[Entries taken from a collection]
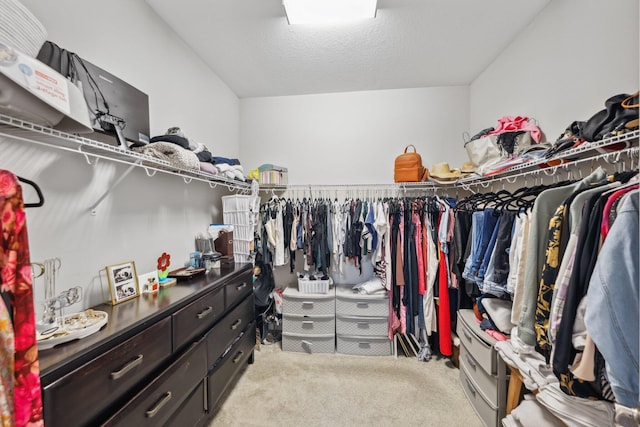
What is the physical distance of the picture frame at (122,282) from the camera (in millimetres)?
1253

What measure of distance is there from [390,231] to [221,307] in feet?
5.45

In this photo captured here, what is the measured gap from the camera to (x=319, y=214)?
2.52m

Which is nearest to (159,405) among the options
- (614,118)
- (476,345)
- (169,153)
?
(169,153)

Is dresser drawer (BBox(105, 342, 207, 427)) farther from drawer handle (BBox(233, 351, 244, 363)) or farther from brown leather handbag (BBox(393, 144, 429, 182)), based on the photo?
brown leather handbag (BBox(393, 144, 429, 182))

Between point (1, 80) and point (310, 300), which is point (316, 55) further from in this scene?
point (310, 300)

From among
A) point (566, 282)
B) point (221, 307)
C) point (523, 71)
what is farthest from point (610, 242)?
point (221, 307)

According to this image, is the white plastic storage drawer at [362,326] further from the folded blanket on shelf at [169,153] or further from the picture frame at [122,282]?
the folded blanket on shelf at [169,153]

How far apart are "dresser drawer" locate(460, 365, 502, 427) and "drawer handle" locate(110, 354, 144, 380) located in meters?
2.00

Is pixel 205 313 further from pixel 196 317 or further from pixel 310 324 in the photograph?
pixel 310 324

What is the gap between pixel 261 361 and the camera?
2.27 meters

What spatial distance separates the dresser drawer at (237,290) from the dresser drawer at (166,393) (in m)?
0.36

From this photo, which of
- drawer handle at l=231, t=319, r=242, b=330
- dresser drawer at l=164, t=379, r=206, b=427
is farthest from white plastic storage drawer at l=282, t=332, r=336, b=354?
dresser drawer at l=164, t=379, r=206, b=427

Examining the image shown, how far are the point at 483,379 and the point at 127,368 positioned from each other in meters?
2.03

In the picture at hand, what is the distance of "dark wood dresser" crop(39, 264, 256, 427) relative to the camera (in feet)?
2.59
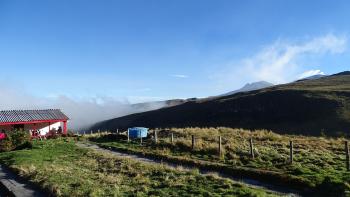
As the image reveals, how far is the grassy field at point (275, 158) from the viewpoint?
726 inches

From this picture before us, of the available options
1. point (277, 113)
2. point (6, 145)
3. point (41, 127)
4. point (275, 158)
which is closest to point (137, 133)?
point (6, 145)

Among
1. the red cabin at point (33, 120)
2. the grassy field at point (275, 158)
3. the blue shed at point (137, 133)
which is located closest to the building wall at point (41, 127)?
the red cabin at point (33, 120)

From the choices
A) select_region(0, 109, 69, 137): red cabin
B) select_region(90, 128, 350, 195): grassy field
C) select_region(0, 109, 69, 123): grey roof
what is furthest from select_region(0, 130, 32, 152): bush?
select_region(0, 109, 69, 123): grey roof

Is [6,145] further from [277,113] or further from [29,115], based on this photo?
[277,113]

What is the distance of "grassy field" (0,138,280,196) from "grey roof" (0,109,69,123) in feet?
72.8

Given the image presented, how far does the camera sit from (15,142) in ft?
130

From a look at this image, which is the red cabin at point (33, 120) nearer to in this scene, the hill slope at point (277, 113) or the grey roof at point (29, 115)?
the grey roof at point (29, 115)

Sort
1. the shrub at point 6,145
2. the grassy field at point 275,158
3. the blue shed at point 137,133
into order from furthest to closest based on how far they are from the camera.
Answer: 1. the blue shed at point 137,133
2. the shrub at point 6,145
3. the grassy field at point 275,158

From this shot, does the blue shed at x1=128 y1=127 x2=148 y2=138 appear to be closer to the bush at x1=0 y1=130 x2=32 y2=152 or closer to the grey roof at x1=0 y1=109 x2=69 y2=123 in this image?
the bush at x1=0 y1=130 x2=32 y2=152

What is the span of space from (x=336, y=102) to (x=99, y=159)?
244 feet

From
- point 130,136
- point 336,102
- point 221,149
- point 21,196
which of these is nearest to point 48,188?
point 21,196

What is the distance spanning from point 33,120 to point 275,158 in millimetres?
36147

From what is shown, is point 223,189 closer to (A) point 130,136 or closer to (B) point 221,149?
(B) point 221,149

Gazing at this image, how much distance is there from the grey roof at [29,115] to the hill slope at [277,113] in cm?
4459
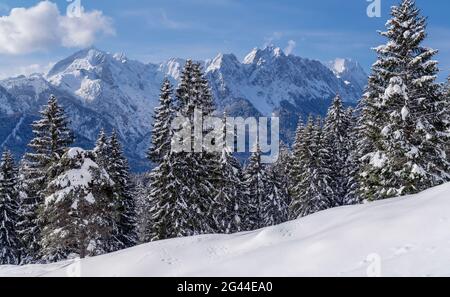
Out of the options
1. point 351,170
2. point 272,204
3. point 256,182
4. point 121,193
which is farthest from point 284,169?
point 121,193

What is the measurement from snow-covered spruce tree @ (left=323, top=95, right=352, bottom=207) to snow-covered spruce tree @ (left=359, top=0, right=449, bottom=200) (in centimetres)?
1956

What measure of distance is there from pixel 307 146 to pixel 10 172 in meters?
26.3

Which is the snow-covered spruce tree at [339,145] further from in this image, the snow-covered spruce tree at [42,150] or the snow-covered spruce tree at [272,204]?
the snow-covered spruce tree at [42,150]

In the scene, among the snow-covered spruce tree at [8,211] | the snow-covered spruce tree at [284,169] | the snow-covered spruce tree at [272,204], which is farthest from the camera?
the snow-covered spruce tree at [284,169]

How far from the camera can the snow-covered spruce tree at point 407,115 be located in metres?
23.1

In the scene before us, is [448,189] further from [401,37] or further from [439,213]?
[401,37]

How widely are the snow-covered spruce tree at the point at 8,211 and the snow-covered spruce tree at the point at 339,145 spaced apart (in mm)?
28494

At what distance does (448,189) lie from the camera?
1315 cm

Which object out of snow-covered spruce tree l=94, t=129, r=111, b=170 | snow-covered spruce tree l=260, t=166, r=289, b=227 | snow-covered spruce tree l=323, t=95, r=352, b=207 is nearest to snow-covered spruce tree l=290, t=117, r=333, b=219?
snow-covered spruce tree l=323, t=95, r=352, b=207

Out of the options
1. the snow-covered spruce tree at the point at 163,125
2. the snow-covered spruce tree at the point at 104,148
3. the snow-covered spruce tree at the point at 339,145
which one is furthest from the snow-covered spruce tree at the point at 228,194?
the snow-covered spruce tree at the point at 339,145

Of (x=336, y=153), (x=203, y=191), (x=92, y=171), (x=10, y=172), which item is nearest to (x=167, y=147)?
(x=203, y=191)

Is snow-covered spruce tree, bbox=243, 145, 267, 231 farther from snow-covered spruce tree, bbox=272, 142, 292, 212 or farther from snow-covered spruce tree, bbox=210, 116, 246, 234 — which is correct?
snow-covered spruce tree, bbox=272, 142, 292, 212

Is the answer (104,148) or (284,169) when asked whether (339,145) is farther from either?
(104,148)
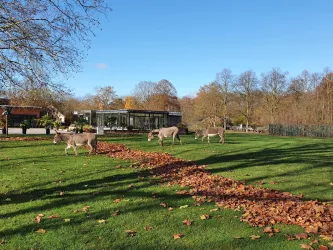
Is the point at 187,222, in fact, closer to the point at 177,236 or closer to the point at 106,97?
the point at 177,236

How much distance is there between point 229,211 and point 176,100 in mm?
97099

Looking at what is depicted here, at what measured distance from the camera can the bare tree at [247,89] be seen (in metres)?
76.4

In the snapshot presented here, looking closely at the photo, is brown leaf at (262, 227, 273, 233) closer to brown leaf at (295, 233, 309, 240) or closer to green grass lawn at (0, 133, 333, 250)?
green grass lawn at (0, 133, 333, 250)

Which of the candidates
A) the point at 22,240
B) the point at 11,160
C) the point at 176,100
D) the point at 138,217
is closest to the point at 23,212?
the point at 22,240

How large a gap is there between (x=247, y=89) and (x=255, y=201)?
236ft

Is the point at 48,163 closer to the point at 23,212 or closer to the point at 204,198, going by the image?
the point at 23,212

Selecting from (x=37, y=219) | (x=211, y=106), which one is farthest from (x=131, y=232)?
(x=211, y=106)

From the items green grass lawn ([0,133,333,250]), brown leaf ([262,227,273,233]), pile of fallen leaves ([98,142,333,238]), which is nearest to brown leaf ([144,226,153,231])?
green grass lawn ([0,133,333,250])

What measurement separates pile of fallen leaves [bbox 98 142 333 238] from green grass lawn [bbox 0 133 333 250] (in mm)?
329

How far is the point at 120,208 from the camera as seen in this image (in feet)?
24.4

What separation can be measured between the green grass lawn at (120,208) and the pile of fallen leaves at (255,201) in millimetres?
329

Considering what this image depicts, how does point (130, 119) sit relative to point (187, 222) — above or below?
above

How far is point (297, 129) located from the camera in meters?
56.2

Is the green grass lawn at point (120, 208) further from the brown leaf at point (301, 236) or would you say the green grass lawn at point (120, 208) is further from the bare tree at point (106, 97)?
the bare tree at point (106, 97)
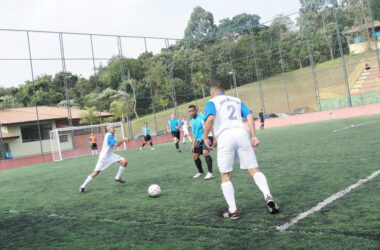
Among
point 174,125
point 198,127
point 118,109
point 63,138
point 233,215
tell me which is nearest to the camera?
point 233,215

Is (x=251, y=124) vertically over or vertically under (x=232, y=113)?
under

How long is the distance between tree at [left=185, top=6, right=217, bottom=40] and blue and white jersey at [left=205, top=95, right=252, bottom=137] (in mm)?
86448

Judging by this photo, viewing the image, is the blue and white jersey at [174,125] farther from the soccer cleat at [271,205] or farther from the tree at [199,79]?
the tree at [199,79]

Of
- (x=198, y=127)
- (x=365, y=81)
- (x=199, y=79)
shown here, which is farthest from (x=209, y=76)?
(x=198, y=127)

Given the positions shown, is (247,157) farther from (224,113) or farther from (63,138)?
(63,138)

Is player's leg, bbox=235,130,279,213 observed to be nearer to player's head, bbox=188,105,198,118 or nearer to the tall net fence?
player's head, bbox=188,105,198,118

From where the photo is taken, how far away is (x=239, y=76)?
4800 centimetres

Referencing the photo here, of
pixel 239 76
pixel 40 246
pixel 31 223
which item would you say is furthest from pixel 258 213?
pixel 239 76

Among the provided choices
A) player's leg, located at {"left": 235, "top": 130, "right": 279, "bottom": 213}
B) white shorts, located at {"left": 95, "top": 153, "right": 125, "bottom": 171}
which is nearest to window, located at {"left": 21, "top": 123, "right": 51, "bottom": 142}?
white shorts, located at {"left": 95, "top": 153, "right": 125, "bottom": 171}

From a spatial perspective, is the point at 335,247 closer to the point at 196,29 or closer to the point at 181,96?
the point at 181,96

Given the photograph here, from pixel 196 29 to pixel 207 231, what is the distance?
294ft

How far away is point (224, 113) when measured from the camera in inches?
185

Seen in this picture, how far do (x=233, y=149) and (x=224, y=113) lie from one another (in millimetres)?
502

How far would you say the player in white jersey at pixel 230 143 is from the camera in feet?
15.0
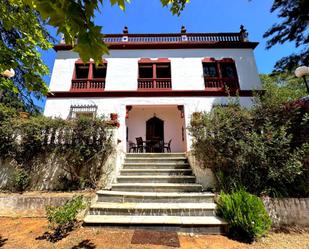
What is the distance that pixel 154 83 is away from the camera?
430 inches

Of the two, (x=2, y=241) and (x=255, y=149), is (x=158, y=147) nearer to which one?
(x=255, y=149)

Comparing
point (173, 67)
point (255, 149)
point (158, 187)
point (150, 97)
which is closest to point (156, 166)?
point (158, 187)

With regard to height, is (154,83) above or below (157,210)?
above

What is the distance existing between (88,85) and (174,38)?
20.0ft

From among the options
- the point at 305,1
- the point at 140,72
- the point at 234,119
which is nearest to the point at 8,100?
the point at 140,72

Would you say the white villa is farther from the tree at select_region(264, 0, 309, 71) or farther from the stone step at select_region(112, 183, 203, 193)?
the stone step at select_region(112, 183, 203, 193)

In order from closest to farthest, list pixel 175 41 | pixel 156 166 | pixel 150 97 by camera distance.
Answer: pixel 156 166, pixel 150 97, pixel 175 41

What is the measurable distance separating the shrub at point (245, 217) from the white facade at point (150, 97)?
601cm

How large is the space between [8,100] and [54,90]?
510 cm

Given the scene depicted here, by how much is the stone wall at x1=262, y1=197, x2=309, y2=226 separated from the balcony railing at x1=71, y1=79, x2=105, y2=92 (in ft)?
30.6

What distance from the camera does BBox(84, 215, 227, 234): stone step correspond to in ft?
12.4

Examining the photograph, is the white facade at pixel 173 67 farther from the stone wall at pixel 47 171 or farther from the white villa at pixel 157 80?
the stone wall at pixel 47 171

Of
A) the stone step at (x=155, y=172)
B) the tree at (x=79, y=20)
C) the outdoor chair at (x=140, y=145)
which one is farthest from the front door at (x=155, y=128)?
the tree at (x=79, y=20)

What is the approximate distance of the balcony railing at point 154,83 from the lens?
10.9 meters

## Task description
The lines to reproduce run from the one that contains "What is the measurable" through the last line above; copy them exactly.

## Result
What is the measurable distance separating the shrub at point (245, 217) from the white facade at point (150, 97)?
601cm

How large is the space between [8,100] and [54,90]?
510 cm

Given the scene depicted here, by how much is the stone wall at x1=262, y1=197, x2=309, y2=226 separated from the balcony railing at x1=71, y1=79, x2=105, y2=92 (in ft)?
30.6

What distance from the camera does BBox(84, 215, 227, 234): stone step correspond to in ft?
12.4

Examining the photograph, is the white facade at pixel 173 67 farther from the stone wall at pixel 47 171 or farther from the white villa at pixel 157 80?
the stone wall at pixel 47 171

Of
A) the stone step at (x=155, y=172)
B) the tree at (x=79, y=20)
C) the outdoor chair at (x=140, y=145)
which one is farthest from the front door at (x=155, y=128)?
the tree at (x=79, y=20)

What is the approximate distance of the balcony railing at point 154,83 from the lens?
10.9 meters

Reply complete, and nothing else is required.